*WRITTEN REQUEST*
Extract each line from the entries below that contains the word "foliage".

*SUPPLIED DATA*
'''

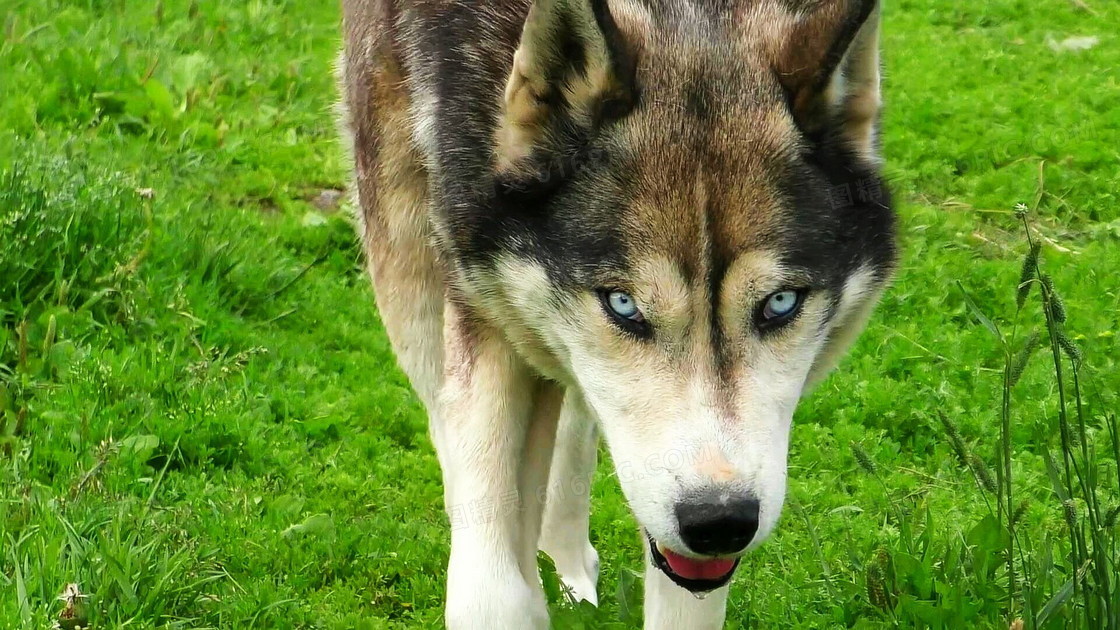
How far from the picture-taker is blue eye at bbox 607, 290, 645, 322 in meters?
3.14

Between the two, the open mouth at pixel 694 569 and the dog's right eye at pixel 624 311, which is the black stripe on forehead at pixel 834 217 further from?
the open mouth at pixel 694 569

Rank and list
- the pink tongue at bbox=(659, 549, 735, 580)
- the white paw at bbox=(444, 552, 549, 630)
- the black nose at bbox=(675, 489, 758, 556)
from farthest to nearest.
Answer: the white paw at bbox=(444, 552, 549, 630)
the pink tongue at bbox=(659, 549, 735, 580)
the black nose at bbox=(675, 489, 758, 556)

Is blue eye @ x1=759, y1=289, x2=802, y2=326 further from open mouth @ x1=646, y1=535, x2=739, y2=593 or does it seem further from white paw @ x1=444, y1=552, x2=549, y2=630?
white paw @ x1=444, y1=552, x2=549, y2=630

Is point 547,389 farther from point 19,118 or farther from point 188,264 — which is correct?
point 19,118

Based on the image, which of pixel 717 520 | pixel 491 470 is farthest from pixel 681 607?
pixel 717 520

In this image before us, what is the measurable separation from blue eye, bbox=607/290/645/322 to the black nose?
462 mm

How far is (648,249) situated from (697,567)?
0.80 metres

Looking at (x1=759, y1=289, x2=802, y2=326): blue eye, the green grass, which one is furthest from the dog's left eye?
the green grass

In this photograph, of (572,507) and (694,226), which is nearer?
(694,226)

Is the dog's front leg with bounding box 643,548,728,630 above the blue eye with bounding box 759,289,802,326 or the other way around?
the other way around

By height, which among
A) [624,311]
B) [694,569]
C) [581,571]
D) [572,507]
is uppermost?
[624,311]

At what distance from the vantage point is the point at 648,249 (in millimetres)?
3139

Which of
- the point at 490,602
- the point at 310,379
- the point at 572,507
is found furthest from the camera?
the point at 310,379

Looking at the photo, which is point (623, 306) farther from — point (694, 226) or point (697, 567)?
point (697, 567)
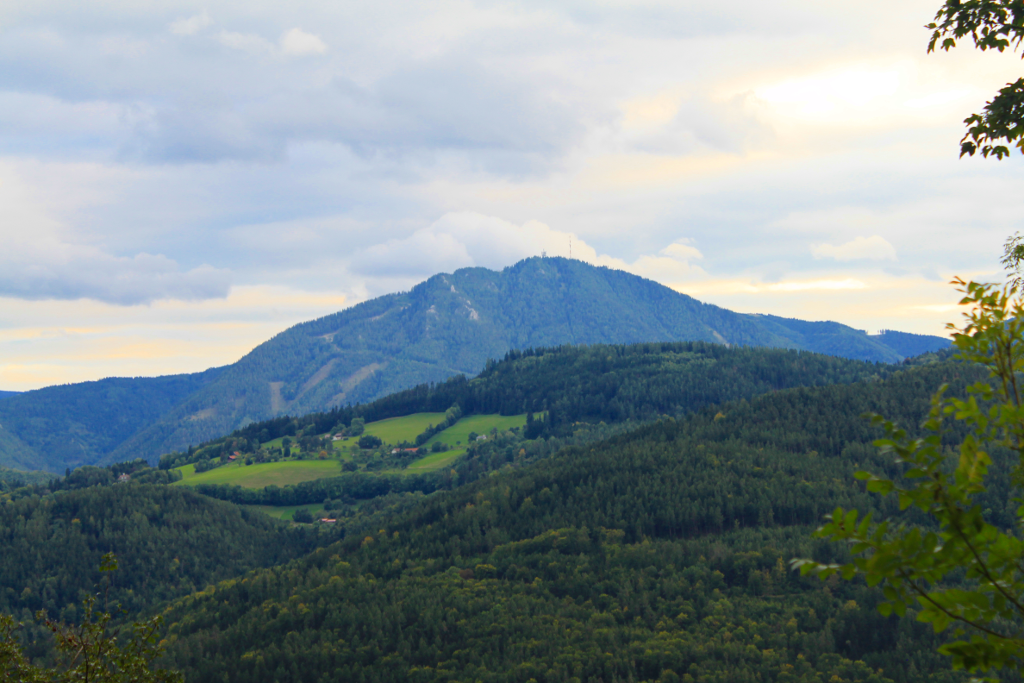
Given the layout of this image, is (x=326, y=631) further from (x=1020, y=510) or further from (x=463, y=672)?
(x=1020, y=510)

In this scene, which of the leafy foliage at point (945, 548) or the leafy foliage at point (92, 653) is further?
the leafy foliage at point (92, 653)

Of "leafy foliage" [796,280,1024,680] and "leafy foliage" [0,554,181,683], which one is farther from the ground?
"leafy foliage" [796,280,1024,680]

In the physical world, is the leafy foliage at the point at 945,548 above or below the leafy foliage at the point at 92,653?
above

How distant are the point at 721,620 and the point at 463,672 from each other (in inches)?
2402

'''
'''

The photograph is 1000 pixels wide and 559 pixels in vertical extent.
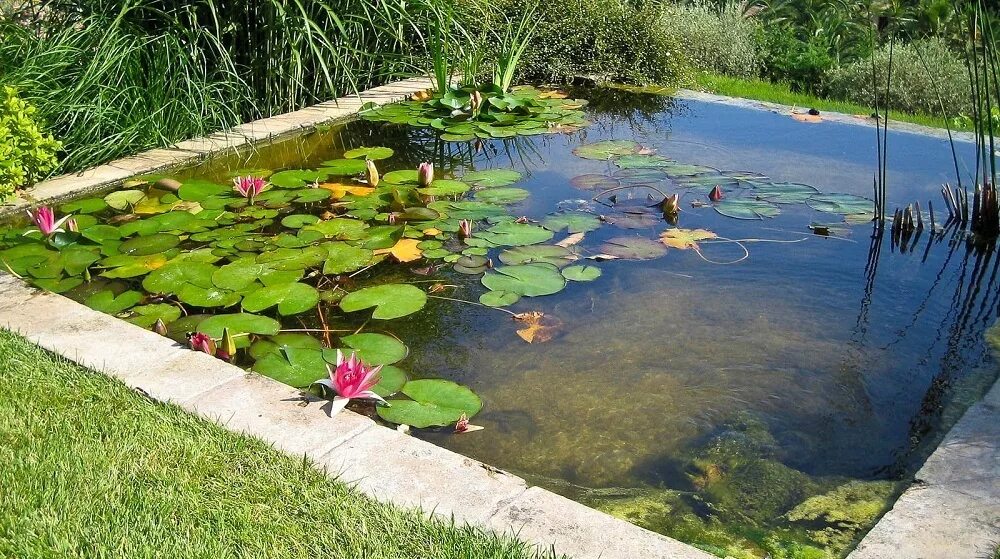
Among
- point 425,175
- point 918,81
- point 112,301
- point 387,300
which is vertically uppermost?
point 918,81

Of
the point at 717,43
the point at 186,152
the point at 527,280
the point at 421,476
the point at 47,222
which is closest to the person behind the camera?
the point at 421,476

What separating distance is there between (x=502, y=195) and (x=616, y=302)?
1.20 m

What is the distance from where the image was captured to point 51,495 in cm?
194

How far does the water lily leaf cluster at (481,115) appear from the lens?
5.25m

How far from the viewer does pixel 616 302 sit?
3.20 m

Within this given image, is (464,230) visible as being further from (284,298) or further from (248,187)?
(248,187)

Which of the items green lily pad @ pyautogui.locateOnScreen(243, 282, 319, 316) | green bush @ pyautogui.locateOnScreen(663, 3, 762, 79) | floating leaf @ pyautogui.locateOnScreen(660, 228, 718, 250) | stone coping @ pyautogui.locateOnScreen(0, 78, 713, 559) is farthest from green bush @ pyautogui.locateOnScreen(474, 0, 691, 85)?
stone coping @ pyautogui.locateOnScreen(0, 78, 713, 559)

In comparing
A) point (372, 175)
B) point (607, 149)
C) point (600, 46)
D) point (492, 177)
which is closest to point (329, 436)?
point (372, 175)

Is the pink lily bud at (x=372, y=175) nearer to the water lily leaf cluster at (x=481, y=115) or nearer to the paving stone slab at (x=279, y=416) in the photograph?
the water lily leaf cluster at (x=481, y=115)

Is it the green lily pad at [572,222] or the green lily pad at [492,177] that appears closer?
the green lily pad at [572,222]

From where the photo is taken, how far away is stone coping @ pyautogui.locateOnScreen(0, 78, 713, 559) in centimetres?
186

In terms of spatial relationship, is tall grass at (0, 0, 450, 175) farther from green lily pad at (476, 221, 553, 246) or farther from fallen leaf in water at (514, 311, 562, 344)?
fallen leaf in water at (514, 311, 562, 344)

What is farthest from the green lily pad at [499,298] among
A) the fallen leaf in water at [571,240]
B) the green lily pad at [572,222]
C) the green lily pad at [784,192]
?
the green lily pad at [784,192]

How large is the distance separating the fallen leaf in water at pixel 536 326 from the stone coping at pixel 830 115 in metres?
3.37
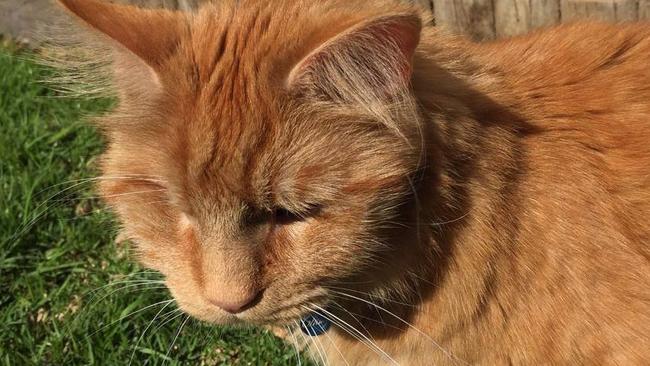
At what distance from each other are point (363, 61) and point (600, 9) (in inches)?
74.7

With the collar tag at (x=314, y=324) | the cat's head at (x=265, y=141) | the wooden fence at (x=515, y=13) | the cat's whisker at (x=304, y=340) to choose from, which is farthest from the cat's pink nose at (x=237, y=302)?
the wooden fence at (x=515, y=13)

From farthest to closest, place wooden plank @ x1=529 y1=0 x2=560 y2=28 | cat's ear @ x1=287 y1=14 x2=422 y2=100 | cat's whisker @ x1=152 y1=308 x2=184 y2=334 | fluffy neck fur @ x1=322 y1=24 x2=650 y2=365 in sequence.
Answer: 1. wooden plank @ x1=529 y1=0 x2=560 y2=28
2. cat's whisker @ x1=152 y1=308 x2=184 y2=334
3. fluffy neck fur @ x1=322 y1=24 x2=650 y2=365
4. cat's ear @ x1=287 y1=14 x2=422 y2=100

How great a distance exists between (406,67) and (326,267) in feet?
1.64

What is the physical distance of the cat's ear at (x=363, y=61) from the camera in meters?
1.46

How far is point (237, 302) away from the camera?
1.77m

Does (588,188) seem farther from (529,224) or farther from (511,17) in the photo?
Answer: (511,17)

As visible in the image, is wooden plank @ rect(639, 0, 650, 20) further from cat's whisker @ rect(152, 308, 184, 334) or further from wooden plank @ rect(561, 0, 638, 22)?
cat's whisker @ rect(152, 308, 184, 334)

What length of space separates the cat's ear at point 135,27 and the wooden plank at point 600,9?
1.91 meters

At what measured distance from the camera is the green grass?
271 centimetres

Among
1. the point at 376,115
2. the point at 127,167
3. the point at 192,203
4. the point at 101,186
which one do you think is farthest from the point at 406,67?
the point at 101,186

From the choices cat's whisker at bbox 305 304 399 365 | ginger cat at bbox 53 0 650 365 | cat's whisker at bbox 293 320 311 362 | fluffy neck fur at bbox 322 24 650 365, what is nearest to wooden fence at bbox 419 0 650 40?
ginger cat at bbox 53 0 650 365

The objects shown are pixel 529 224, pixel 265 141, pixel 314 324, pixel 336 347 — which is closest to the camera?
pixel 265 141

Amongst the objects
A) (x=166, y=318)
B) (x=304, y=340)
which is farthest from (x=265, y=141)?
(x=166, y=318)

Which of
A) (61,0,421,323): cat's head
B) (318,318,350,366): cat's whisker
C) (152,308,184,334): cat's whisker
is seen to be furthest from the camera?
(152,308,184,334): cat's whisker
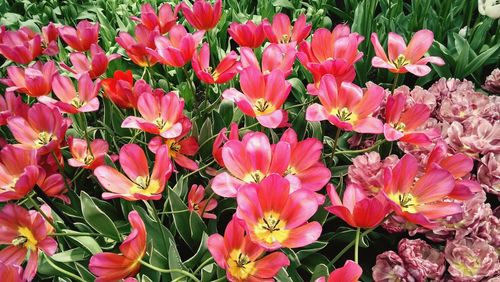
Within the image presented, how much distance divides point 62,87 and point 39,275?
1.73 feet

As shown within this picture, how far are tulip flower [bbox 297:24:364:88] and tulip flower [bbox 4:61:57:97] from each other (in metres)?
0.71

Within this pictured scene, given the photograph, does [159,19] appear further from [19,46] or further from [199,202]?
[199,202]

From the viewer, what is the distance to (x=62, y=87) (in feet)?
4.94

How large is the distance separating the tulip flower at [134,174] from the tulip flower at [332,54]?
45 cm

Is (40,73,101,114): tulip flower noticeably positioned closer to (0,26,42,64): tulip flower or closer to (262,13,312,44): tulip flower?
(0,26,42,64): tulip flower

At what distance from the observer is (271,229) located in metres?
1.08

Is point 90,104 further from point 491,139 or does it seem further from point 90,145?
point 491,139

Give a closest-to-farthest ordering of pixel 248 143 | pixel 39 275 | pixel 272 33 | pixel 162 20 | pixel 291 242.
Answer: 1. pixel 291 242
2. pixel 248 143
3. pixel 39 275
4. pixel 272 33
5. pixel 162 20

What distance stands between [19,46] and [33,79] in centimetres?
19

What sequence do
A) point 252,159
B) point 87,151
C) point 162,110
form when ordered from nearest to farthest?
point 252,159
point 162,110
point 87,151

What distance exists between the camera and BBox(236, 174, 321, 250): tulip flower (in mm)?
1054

'''

*WRITTEN RESPONSE*
In this scene, which of the leafy foliage at point (945, 548) or the leafy foliage at point (92, 653) is further?
the leafy foliage at point (92, 653)
Of "leafy foliage" [796,280,1024,680] and "leafy foliage" [0,554,181,683], which one is farther from the ground?
"leafy foliage" [796,280,1024,680]
In the physical world, is the leafy foliage at the point at 945,548 above or below the leafy foliage at the point at 92,653?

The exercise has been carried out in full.